The results of our validation experiments for DESIGN and L1-SPIRiT are illustrated for both T1-weighted data sets in Figs. 2 and 3, respectively. The value of ε shown is 10−4 for both data sets with both DESIGN and L1-SPIRiT. The other values of ε considered yielded essentially identical curves to these curves, implying that WSURE estimates are fairly insensitive to ε for either of these nonlinear methods. For ease of comparison, the constant term in Eq. [10], which depends on the true value x, is computed from the reference k-space and added to WSURE estimates in the figures. This value is a constant offset, so it is not needed to find the WSURE-optimized γ. In both cases, the trend of WSURE estimates follows the shape of the curves for both true and approximate WMSE, although they tend to deviate more for smaller values of the regularization parameter. In addition, the approximate WMSE values are similar to the true WMSE values, validating the approximation GMxx made in Eq. [4]. In addition to having similar shapes, these curves share similar minima, validating the accuracy of our proposed WSURE error criterion. The error bars depicting ±5 sample standard deviations from the sample mean of our 20 WSURE estimates also suggest that a single realization of b is sufficiently precise to choose γ that minimizes the WMSE effectively. The maximum observed sample standard deviations were 1.2 and 0.63 percent of the mean for DESIGN and L1-SPIRiT, respectively.

Figure 2.

Figure 2

WSURE for GRAPPA-based DESIGN, shown for data sets #1 (a) and #2 (b) with ε = 10−4, are similar in shape to the true weighted MSE curves and the GRAPPA-approximated weighted MSE curves and are minimized by nearly the same value of γ as the true WMSE curves in each case. The error bars on WSURE curves correspond to plus/minus five standard deviations from the mean WSURE value. Only the error bars were estimated from 20 realizations of the complex Bernoulli noise vector b; the WSURE curves correspond to using just the first realization of b. The curves are shown for 2 × 2 uniform undersampling (with a 24 × 24 fully-sampled central ACS block), with 22.3 dB input SNR for the first data set and 19.7 dB input SNR for the second.

Figure 3.

Figure 3

WSURE for L1-SPIRiT, shown for data sets #1 (a) and #2 (b) with ε = 10−4, closely tracks both the true weighted MSE and the SPIRiT-approximated weighted MSE curves. WSURE curve error bars correspond to plus/minus five standard deviations from the mean WSURE value. Only the error bars were estimated from 20 realizations of the complex Bernoulli noise vector b; the WSURE curves correspond to using just the first realization of b. The curves are shown for R ≈ 5 Poisson-disc undersampling (with a 24 × 24 fully-sampled ACS region), with 22.3 dB input SNR for the first data set and 19.7 dB input SNR for the second.

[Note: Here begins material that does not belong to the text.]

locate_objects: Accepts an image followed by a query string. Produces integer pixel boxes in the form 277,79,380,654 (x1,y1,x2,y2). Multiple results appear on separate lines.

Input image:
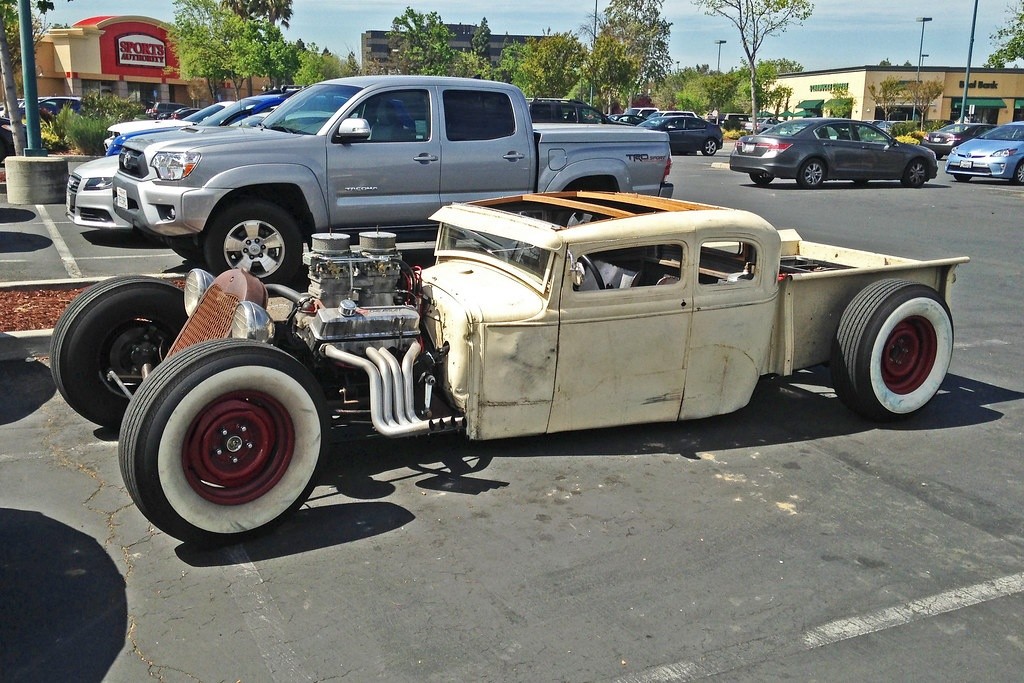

Figure 4 shows the optimal γ’s and WMSE values for the first T1-weighted data set of the WSURE-optimized and WMSE-optimal DESIGN reconstructions, for a range of noise levels, with 2 × 2 uniform Cartesian undersampling. The curves for the second data set display similar behavior and can be found online as supplementary material. The staircase-ramp effect observed in the plot of WSURE-optimized γ is due to the coarseness of the employed parameter sweep. Additional sweep levels would not be meaningful considering that the change in WMSE is so small around the minimum as to be nearly comparable to the standard deviation in the Monte Carlo WSURE estimates. The L-curve-like method maximizing the curvature of the log-log pareto optimality frontier tends to overestimate γ for both these data sets, particularly in the cases of high input SNR. For the second data set, the L-curve-selected γ does not increase monotonically, indicating difficulty in estimating the second derivative of the log-log pareto curve numerically for this application. The WMSEs of the reconstructions guided by L-curve selection suffer as a result. The multi-channel k-space WMSE values for the WMSE-optimal and WSURE-optimized choices of γ show little difference between reconstructions optimal for these error criteria, so we examine the reconstructed sum-of-squares-combined magnitude and difference images for data set #1 with 10.3 dB input SNR and data set #2 with 16.7 dB input SNR, all in Fig. 5. Both WMSE-optimal and WSURE-optimized DESIGN reconstructions display similar reduction in noise level over the GRAPPA-reconstructed image and minimal residual image structure in the difference images. Both data sets’ reconstructions for DESIGN with L-curve-selected γ portray significant oversmoothing.

Figure 4.

Figure 4

Varying the noise level of 2×2 uniform undersampled data, the sparsity-promoting DESIGN method yields similarly lower WMSE (a) for both WMSE-optimal and WSURE-optimized choices of γ, relative to the un-regularized GRAPPA reconstruction, for the first data set. The WMSE of the DESIGN reconstruction using the WSURE-optimized choice is within 0.038 dB of the true WMSE-optimal DESIGN reconstruction. This behavior is consistent with the WMSE-optimal and WSURE-optimized choices for the DESIGN regularization parameter γ (b) being nearly the same for this example. The L-curve-style method, however, appears to overestimate γ, yielding images with slightly higher WMSE, and in the high-SNR case, worse than performing un-regularized GRAPPA.

Figure 5.

Figure 5

The GRAPPA-reconstructed image (a) and difference image (b) for data set #1 with 10.3 dB input SNR display significant noise, while DESIGN with both WMSE-optimal (e,f) and WSURE-optimized (i,j) choices of γ effectively denoise the image while losing only a small amount of detail. The L-curve-based method (m,n) oversmooths the image, resulting in significant blurring artifacts. Similar results are observed for the second data set with 16.7 dB input SNR, where remaining noise in the GRAPPA reconstruction (c,d) is mitigated by DESIGN using the WMSE-optimal (g,h), WSURE-optimized (k,l), and L-curve-selected (o,p) choices of γ. Again, oversmoothing in the L-curve-based reconstruction is visible in the second data set. The difference images are displayed at 5× scale.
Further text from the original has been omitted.